Compito 1:
Cita il passo del documento sulla volatilità che inizia con "Non si è parlato" e finisce con "su Borsa Italiana.".
Compito 2:
Secondo il documento sulla volatilità, che cosa replica l'indice Vix?

Documento di origine:
------------
In altre parole meglio escludere i titoli della tecnologia?

Non è detto. Anzi l’esperienza dimostra che certe azioni della tecnologia, meno esposte alle variabili della domanda, possano essere difensive nelle fasi ribassiste ma allo stesso tempo partecipare meglio a quelle rialziste. Di qui una visione che sta cambiando nel concepire i titoli da attacco e quelli da difesa rispetto agli andamenti generali dei mercati.

Adesso diamo dei consigli sull’impostazione di un portafoglio in presenza del rischio volatilità. Quali possono essere?

Sono vari. Per esempio investire ogni mese un importo fisso su indici (o anche titoli) azionari, sia che salgano sia che scendano. Ancor meglio se scendono. Il problema è che occorre avere costanza e non spaventarsi se si riscontrano dei segni meno. Questo vale perché il cosiddetto market timing - cioè entrare al momento giusto e uscire pure a quello giusto – non riescono a centrarlo nemmeno i gestori professionali. Decisiva è poi la diversificazione azionario-obbligazionario, poiché solo in poche fasi si è vista una coincidenza di trend. È successo in presenza dei Quantitative Easing ma poi si è tornati alla normalità. Si può infine consigliare di farsi seguire da uno specialista finanziario se non si ha la conoscenza della materia. Convincendolo però ad adottare strategie molto chiare e che tengano sempre conto del rischio massimo che si vuole correre. Logicamente ci sono poi strumenti evoluti per limitare gli effetti della volatilità ma questo è un discorso più complesso.

Non si è parlato degli Etf/Etn relativi al Vix. E’ solo una dimenticanza?

No, non lo è. I numeri dimostrano che dal loro esordio sul mercato non hanno funzionato, per motivi complessi che probabilmente tedierebbero il lettore. Il grafico qui sotto si riferisce all’Etf Lyxor S&P500, la cui denominazione precisa è Lyxor S&P500 Vix Fut En Rol (Isin LU0832435464). Quota su Borsa Italiana.

È evidente come dopo il rimbalzo del 2020 abbia innestato una retromarcia, difficile da gestire in ottica di hedging di un portafoglio. Il Vix è l’indice che replica la volatilità implicita delle opzioni a 30 giorni sull’S&P 500. Chi segue i mercati ha dei precisi riferimenti in relazione ai valori del Vix: ● sotto 20 la volatilità è bassa ● fra 20 e 30 accede a un quadro di “alert” senza implicazioni di rischio ● oltre 30 si entra nel rischio. C’è da notare che questi movimenti possono essere molto veloci.

Un Etf solo per l’S&P 500? E sul Ftse Mib non c’è nulla?

Esiste un indice specifico. Pubblicato da Borsa Italiana. E’ il Ftse Mib IVI 90 Days (https://www.borsaitaliana.it/borsa/indici/indici-di-volatilita/dettaglio.html?indexCode=IVMIB90&lang=it), che non ha però strumenti di replica.

Torniamo all’Etf sul Vix relativo all’S&P 500 e approfondiamo i motivi per cui non è uno strumento protettivo di lungo periodo?
------------
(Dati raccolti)
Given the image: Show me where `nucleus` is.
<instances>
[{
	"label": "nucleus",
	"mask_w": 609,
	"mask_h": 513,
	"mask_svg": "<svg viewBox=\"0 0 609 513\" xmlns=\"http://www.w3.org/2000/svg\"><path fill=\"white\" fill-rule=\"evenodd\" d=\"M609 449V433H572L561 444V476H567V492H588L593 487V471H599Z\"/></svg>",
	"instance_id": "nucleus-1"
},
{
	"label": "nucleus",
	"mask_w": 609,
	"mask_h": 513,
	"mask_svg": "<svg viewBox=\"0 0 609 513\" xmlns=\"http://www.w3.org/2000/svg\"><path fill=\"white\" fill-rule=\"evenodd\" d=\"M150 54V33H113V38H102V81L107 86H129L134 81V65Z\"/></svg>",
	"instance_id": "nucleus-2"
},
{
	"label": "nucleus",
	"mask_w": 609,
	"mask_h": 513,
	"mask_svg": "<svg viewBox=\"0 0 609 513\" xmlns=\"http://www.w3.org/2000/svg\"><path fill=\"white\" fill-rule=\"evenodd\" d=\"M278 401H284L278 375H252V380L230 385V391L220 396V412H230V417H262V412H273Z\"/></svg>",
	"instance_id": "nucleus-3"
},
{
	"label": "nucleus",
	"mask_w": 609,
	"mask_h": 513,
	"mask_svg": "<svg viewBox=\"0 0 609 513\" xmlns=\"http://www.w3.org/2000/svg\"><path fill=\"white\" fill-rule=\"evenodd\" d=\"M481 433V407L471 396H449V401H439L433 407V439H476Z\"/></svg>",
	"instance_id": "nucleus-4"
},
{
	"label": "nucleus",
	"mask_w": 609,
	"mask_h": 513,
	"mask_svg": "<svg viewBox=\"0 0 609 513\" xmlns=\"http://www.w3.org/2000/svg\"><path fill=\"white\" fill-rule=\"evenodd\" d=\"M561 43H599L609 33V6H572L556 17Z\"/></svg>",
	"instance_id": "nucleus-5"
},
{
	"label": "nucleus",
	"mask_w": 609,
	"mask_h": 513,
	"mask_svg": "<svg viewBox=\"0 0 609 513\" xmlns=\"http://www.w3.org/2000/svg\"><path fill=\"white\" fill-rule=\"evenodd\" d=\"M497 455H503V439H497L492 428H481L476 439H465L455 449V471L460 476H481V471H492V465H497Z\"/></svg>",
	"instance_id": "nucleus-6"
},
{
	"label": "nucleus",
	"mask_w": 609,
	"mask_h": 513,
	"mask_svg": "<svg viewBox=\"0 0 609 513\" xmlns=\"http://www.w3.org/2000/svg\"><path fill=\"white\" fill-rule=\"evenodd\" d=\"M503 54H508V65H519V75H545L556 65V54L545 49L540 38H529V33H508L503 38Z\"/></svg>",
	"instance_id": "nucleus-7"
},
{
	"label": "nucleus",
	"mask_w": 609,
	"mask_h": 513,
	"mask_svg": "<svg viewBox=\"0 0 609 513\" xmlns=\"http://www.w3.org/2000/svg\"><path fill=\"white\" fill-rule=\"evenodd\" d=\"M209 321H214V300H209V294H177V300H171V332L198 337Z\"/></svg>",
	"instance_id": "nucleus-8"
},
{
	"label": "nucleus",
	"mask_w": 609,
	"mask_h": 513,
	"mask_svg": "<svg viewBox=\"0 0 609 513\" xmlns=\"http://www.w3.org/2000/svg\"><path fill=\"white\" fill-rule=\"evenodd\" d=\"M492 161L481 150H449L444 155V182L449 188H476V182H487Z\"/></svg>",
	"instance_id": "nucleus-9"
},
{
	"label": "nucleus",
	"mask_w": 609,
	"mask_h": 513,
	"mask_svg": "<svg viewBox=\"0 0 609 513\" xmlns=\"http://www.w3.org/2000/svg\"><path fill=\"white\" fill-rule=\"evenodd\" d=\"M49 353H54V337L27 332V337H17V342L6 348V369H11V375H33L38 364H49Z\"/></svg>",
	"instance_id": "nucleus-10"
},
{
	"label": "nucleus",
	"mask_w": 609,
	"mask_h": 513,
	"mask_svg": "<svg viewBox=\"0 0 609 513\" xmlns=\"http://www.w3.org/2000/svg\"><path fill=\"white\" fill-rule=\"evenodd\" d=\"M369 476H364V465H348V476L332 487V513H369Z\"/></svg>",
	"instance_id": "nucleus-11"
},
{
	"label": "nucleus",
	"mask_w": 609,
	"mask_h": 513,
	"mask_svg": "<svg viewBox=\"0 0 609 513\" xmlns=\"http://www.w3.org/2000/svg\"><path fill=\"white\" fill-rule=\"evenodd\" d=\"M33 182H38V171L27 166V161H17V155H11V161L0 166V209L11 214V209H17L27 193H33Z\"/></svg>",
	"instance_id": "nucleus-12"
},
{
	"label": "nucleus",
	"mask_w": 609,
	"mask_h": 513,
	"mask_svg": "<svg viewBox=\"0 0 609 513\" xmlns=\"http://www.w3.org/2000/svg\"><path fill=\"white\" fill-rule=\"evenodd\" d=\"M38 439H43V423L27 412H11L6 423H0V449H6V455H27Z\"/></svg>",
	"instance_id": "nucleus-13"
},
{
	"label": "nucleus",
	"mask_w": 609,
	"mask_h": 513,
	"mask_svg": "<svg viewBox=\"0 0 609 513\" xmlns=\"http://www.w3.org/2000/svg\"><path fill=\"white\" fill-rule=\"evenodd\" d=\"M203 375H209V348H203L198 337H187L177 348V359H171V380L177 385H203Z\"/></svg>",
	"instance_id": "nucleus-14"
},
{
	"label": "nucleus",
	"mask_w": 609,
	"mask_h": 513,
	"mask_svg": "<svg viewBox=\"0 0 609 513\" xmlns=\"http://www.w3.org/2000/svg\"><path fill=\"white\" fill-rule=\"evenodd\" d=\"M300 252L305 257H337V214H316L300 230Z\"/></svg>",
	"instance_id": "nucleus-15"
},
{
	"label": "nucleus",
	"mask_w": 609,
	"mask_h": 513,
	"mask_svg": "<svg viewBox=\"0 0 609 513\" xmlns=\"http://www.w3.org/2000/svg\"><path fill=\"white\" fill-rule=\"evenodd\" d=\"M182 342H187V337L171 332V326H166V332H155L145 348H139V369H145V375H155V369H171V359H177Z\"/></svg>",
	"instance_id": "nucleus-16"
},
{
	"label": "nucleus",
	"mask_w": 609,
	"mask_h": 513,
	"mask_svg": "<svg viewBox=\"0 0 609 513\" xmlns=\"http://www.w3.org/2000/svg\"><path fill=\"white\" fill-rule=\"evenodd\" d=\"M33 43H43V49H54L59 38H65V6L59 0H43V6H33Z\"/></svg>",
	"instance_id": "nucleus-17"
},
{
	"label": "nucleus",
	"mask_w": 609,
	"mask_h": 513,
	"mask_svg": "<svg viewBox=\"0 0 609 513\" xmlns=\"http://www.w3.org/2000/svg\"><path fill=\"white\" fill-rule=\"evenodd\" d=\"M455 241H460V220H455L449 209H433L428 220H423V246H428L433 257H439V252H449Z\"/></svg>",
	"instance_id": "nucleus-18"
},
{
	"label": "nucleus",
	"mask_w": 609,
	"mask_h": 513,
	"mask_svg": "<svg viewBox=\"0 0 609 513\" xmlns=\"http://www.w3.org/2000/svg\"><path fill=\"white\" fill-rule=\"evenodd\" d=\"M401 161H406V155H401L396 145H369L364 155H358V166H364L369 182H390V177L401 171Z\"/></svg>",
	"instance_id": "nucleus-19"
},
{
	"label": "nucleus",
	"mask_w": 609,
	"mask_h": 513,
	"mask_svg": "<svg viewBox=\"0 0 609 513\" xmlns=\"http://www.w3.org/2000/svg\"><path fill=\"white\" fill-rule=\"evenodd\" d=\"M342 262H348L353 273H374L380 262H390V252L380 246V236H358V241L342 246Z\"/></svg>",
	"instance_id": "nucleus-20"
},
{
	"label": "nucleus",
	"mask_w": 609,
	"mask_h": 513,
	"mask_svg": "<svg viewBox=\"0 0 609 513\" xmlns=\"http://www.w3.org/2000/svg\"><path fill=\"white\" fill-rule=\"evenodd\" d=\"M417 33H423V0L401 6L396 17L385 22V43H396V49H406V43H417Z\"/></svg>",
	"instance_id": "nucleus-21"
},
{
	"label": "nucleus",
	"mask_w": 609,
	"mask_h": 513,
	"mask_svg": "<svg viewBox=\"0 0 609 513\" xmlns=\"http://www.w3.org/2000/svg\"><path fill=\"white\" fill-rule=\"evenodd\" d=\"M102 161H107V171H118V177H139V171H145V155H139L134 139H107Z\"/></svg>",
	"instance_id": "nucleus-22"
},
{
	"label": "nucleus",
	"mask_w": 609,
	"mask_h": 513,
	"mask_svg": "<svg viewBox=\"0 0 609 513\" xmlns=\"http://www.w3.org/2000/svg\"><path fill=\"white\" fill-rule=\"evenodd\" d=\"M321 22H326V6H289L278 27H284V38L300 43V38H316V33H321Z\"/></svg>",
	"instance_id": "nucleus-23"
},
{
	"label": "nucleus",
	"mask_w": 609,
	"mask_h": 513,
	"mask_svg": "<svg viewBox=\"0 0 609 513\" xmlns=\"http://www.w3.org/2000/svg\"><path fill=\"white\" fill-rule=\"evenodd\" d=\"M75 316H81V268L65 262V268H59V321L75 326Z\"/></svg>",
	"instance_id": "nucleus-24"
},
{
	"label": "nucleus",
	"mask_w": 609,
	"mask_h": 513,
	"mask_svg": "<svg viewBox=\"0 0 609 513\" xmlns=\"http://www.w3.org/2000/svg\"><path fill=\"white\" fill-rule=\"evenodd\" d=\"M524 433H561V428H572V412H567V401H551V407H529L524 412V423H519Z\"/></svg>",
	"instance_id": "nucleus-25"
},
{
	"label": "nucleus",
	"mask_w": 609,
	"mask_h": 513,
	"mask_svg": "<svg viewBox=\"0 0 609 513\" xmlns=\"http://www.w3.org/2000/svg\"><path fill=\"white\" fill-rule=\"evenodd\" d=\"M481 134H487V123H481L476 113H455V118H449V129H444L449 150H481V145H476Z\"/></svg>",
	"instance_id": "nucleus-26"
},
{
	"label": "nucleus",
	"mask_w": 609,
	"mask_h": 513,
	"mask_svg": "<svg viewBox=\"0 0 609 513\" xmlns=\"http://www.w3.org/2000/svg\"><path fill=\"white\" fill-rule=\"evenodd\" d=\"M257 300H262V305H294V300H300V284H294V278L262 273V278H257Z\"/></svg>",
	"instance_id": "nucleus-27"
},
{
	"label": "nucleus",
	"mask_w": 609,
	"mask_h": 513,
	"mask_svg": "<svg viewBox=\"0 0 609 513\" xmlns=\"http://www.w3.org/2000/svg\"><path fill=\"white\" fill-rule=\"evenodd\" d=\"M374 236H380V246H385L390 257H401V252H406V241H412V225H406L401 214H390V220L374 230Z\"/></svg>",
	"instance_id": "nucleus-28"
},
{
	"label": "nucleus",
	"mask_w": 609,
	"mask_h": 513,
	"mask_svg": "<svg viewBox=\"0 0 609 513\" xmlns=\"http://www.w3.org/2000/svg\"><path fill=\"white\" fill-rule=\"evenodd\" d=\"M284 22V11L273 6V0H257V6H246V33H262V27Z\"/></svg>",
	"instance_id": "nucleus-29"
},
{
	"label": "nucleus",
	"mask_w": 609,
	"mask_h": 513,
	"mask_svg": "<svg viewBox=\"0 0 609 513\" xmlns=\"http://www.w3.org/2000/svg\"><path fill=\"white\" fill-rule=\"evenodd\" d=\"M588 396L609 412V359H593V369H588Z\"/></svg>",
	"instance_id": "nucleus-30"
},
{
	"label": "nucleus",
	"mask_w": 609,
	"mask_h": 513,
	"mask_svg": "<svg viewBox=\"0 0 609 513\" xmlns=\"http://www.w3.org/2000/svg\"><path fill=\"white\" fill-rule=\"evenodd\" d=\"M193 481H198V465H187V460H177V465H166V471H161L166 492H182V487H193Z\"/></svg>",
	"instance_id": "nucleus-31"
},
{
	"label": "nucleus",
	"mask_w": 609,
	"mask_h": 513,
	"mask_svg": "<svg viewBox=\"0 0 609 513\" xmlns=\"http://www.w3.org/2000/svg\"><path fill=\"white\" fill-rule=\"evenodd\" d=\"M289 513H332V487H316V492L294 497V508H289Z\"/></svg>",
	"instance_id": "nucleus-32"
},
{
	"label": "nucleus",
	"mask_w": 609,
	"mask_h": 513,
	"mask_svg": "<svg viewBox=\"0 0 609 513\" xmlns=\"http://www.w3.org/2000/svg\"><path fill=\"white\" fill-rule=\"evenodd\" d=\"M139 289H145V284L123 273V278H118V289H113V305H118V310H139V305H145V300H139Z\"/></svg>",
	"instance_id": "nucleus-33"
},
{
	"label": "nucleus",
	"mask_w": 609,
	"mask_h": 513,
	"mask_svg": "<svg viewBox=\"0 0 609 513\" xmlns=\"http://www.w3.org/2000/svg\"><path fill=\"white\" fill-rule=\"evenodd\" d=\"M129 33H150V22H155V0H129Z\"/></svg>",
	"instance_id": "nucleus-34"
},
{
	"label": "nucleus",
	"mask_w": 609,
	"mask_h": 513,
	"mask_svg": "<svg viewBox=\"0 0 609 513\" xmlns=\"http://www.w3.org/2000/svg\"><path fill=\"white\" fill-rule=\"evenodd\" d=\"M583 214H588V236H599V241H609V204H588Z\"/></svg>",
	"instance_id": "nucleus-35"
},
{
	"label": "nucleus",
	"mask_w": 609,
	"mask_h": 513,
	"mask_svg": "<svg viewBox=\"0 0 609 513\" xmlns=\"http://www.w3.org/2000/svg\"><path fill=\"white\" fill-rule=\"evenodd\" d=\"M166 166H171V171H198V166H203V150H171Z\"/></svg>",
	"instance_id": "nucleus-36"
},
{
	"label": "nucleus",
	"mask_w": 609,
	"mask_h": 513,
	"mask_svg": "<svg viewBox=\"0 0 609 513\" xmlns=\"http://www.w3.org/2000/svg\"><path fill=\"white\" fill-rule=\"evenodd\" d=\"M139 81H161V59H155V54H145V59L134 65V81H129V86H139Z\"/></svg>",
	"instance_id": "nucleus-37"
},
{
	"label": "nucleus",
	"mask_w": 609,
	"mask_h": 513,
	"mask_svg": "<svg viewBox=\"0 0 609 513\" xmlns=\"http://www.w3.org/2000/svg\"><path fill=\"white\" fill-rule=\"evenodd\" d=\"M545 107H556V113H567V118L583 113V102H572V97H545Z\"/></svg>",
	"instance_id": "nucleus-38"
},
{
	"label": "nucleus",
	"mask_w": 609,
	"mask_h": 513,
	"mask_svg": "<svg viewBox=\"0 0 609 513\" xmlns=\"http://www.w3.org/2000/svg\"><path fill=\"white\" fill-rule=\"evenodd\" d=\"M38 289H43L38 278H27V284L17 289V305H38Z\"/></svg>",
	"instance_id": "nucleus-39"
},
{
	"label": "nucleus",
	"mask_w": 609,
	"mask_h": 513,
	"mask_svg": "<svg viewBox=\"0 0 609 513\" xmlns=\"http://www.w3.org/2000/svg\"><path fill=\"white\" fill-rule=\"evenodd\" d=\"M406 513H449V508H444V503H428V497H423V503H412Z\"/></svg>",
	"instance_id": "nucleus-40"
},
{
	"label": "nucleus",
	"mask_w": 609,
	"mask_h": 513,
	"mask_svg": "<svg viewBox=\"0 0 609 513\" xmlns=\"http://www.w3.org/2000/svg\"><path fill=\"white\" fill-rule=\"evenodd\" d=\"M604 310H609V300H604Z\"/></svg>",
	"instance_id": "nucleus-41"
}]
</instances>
------------
Risposta 1:
Non si è parlato degli Etf/Etn relativi al Vix. E’ solo una dimenticanza?

No, non lo è. I numeri dimostrano che dal loro esordio sul mercato non hanno funzionato, per motivi complessi che probabilmente tedierebbero il lettore. Il grafico qui sotto si riferisce all’Etf Lyxor S&P500, la cui denominazione precisa è Lyxor S&P500 Vix Fut En Rol (Isin LU0832435464). Quota su Borsa Italiana.

Risposta 2:
La volatilità implicita delle opzioni a 30 giorni sull'S&P 500.